Extracellular vesicle (EV)-mediated induction of alveolar epithelial senescence. Idiopathic pulmonary fibrosis lung fibroblast–derived EVs containing miR-23b-3p or miR-494–3p can induce alveolar epithelial cell senescence via suppression of SIRT3 (mitochondrial sirtuin), as reported by Kadota and colleagues. Bidirectional signaling by EVs may also facilitate transfer of bioactive cargo, including functionally active mitochondria. IPF = idiopathic pulmonary fibrosis; miR = microRNA; ROS = reactive oxygen species; UTR = untranslated region.
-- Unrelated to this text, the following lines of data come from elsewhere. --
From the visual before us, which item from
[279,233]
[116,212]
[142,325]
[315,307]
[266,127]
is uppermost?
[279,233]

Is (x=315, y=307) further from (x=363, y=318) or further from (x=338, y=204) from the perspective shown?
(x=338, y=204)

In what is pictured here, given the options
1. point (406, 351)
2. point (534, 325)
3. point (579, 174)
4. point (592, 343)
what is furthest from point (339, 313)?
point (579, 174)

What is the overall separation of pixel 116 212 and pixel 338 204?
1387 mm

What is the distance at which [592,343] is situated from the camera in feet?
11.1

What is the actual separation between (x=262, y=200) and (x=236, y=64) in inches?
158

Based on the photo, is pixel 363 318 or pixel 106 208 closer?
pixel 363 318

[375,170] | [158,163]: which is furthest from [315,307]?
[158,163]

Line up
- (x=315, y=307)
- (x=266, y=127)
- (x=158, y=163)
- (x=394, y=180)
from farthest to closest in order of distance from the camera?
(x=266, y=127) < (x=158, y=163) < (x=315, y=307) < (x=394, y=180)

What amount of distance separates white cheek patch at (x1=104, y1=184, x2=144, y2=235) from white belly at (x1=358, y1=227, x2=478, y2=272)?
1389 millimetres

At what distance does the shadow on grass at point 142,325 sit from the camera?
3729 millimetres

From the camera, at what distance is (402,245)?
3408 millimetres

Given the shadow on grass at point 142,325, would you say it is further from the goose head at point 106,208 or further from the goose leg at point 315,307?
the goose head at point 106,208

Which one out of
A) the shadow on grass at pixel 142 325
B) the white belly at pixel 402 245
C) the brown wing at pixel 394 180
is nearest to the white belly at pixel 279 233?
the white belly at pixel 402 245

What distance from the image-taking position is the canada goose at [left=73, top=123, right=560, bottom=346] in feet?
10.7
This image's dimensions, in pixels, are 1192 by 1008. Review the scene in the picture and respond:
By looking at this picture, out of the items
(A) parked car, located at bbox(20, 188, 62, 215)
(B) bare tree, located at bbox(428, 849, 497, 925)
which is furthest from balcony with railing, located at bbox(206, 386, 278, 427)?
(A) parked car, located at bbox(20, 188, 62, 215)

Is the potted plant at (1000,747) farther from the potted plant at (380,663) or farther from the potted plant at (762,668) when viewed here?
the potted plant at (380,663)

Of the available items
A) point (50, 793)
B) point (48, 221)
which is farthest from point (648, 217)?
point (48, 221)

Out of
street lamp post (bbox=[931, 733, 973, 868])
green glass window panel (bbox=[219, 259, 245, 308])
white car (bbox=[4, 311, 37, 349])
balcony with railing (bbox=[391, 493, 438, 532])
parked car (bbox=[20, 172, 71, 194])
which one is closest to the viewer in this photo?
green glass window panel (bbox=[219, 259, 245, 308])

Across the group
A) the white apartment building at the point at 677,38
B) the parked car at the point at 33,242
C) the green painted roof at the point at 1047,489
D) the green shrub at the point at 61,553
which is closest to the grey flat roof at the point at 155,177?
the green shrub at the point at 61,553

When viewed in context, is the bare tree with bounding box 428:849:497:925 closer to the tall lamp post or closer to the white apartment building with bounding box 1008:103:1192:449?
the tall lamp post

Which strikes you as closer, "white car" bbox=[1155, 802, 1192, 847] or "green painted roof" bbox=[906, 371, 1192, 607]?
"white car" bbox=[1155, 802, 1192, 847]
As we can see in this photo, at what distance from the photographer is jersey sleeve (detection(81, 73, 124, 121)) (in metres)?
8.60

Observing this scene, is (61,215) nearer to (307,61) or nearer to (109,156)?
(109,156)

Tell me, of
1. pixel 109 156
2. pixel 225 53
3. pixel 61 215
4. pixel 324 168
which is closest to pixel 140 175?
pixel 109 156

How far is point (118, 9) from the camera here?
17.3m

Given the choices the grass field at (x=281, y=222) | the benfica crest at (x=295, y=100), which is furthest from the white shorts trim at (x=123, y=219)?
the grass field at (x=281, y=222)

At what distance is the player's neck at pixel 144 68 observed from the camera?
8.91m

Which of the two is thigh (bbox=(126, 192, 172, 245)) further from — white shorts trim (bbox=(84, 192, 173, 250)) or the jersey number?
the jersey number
Paracrine mediators of pulmonary fibrosis, including reactive oxygen species, TGF-β, and WNT family ligands, may be produced by both epithelial cells and fibroblasts. Several of these signaling molecules facilitate cross-talk by bidirectional epithelial cell–fibroblast interactions in pulmonary fibrosis (10). EVs have long been recognized as efficient facilitators of cell–cell signaling and cellular reprogramming by transfer of bioactive cargo, including miRNA, mRNA, and lipids (11). Recent studies have highlighted the paracrine and autocrine roles of EV-associated extracellular matrix in lung fibroblast invasion, a critical event in the pathogenesis of fibrotic diseases such as IPF (12). Though the fibrotic program is conventionally thought to be triggered by the injured epithelium, studies reported here by Kadota and colleagues support EV signaling from fibroblasts to AT2 cells. Interestingly, there is strong evidence for functional components of mitochondria in EVs, suggesting a role in redox signaling (13–15). Although intercellular transfer of mitochondria has been suggested to be a mechanism for repair of stressed, bioenergetically deprived cells, such transfer may also function to promote cellular senescence in IPF, as postulated in Figure 1. Understanding how EV-mediated transfer of miRNA as well as mitochondria concurrently propagate IPF pathology may be helpful in the development of novel therapeutic strategies. Furthermore, the upstream mechanisms that initiate this EV-mediated cell–cell cross-talk is currently unknown; elucidating how this process is instigated may lead to viable therapeutic strategies. Additionally, unanswered questions surrounding the role of immune cells in the propagation and clearance of senescent cells and the feedback loop between myofibroblasts and senescent alveolar epithelial cells remain.